##### DATA EXCERPTS

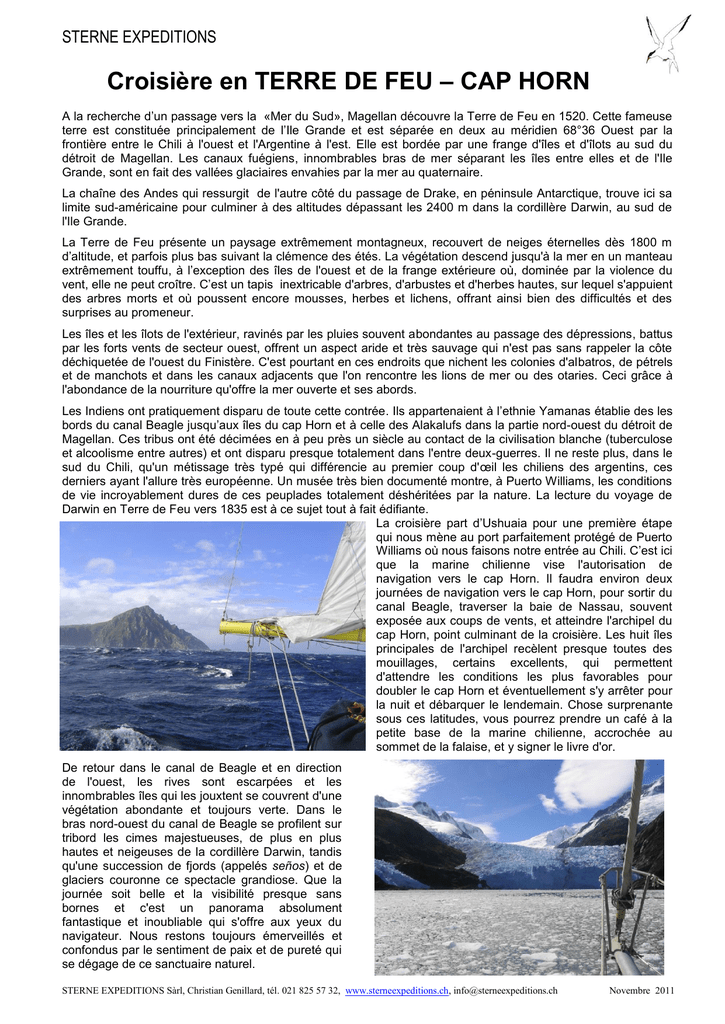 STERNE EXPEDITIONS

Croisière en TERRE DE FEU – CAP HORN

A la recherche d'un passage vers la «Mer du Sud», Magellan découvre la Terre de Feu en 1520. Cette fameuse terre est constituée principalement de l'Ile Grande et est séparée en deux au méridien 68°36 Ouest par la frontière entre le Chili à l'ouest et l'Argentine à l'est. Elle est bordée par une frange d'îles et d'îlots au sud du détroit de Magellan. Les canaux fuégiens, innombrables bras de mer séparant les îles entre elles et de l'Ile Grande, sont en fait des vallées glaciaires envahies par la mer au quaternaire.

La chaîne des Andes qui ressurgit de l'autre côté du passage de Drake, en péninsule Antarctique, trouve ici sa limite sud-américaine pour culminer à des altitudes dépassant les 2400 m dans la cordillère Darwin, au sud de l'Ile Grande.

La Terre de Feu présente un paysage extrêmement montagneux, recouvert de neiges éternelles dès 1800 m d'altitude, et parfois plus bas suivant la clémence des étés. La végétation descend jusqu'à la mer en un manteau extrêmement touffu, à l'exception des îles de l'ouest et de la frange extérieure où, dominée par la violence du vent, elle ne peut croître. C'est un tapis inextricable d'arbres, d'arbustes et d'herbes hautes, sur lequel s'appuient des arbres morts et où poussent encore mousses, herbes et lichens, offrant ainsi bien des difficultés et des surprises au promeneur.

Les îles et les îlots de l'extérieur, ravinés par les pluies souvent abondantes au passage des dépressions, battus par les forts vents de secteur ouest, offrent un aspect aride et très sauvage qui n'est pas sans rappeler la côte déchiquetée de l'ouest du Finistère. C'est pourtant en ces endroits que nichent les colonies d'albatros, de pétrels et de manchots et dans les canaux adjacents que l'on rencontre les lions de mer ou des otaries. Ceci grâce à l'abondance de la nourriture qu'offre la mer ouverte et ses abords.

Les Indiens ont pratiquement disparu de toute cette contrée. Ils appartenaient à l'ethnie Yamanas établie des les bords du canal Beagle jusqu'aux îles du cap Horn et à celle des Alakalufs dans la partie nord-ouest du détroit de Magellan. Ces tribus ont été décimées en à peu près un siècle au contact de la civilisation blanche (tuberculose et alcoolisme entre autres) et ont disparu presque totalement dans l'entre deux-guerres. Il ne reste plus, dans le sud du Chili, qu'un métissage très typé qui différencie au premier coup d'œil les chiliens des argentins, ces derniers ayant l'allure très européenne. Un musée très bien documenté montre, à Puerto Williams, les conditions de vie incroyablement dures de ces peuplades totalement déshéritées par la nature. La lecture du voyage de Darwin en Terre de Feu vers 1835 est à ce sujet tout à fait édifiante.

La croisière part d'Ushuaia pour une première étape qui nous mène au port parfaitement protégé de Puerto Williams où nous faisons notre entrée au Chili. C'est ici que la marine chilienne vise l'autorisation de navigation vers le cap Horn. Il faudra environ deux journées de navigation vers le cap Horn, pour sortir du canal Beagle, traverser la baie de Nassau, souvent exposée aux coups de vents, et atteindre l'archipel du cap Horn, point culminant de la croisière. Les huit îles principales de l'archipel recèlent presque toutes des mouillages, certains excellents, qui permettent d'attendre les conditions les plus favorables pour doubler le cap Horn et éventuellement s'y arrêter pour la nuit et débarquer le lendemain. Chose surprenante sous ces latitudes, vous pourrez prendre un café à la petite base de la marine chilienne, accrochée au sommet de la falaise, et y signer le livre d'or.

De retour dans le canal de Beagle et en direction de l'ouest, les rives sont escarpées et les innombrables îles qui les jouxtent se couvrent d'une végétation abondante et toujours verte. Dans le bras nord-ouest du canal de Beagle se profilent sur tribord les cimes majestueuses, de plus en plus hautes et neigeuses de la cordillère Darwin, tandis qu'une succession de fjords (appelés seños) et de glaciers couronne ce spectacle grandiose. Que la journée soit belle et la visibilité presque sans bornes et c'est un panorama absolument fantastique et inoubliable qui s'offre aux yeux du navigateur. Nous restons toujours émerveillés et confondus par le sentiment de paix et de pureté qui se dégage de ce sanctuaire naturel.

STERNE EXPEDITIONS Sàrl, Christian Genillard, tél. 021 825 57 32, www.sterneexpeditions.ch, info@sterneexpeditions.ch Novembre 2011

##########
##### DATA EXCERPTS

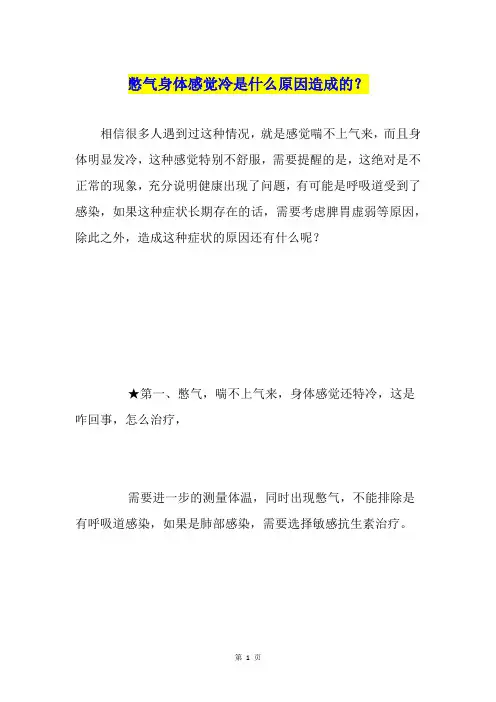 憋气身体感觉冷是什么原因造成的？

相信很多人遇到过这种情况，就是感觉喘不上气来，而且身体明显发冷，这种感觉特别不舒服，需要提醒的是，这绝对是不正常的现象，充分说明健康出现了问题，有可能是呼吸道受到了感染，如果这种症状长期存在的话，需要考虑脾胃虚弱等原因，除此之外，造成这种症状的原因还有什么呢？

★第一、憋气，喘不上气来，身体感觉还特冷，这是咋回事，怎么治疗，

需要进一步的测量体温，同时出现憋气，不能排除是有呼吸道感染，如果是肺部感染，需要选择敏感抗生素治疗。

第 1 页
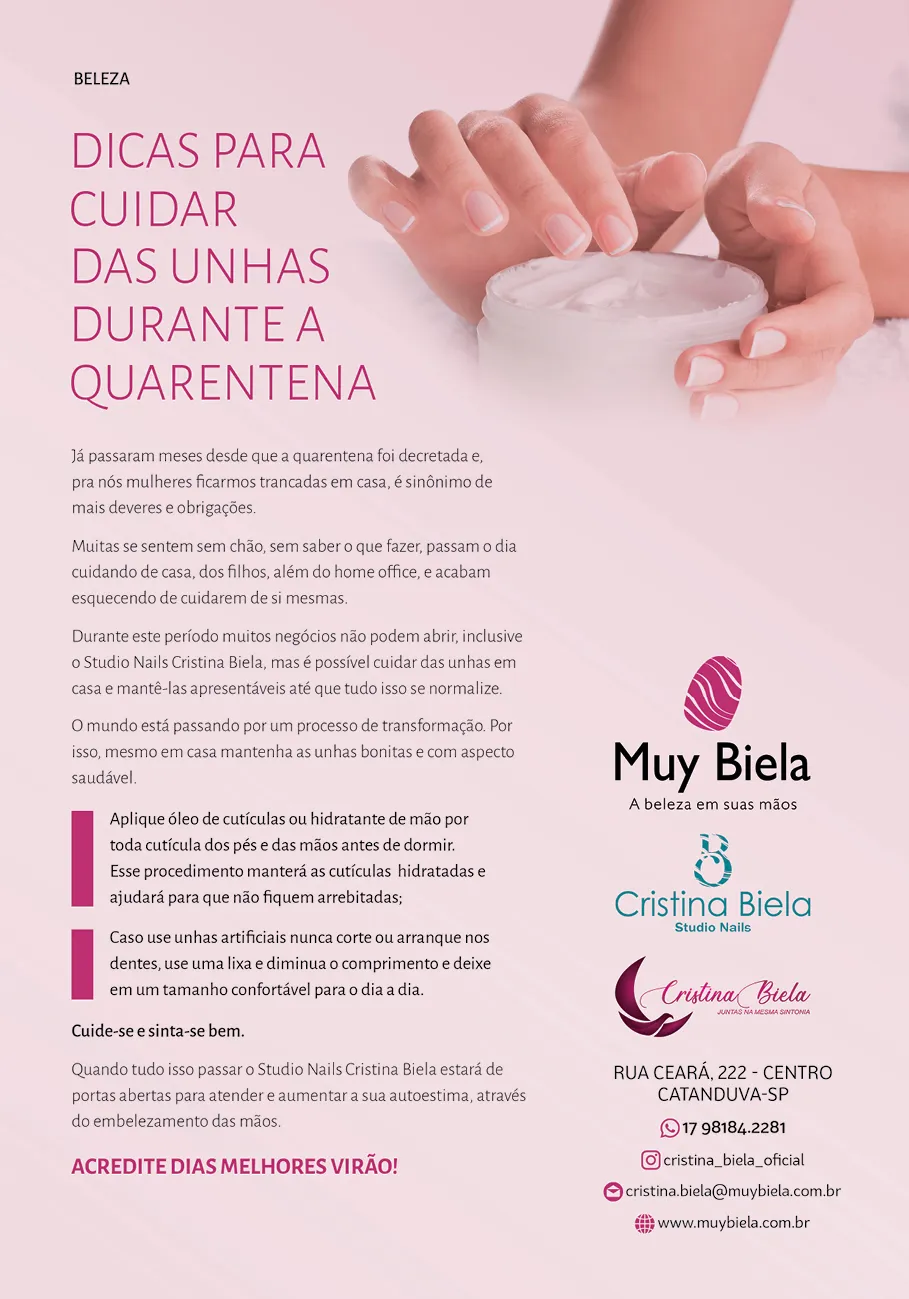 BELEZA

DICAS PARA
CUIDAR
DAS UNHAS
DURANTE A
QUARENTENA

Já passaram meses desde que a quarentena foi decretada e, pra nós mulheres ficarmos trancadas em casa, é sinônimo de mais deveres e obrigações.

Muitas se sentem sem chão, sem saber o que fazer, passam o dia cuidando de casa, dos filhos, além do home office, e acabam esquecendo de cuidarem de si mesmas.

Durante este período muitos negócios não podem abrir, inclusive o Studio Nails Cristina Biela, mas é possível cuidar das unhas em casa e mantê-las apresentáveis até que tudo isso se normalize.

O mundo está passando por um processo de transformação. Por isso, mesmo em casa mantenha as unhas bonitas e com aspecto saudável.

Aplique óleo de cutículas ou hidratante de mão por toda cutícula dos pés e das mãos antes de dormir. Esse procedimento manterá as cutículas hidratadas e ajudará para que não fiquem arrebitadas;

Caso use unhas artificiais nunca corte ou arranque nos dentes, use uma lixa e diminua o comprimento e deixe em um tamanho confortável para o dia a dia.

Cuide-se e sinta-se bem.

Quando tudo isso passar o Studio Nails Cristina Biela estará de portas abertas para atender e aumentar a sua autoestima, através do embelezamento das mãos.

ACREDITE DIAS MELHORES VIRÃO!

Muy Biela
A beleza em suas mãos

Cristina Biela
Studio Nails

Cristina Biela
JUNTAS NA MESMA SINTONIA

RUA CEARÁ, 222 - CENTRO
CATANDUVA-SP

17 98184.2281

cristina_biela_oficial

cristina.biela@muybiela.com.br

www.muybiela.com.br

##########

[ACTIVITY] Set down, exactly as they appear above, all lines from the one that has "La chaîne des" down to the one that has "La Terre de Feu présente", including those two and no others.

[EXPECTED OUTPUT]
La chaîne des Andes qui ressurgit de l'autre côté du passage de Drake, en péninsule Antarctique, trouve ici sa limite sud-américaine pour culminer à des altitudes dépassant les 2400 m dans la cordillère Darwin, au sud de l'Ile Grande.

La Terre de Feu présente un paysage extrêmement montagneux, recouvert de neiges éternelles dès 1800 m d'altitude, et parfois plus bas suivant la clémence des étés. La végétation descend jusqu'à la mer en un manteau extrêmement touffu, à l'exception des îles de l'ouest et de la frange extérieure où, dominée par la violence du vent, elle ne peut croître. C'est un tapis inextricable d'arbres, d'arbustes et d'herbes hautes, sur lequel s'appuient des arbres morts et où poussent encore mousses, herbes et lichens, offrant ainsi bien des difficultés et des surprises au promeneur.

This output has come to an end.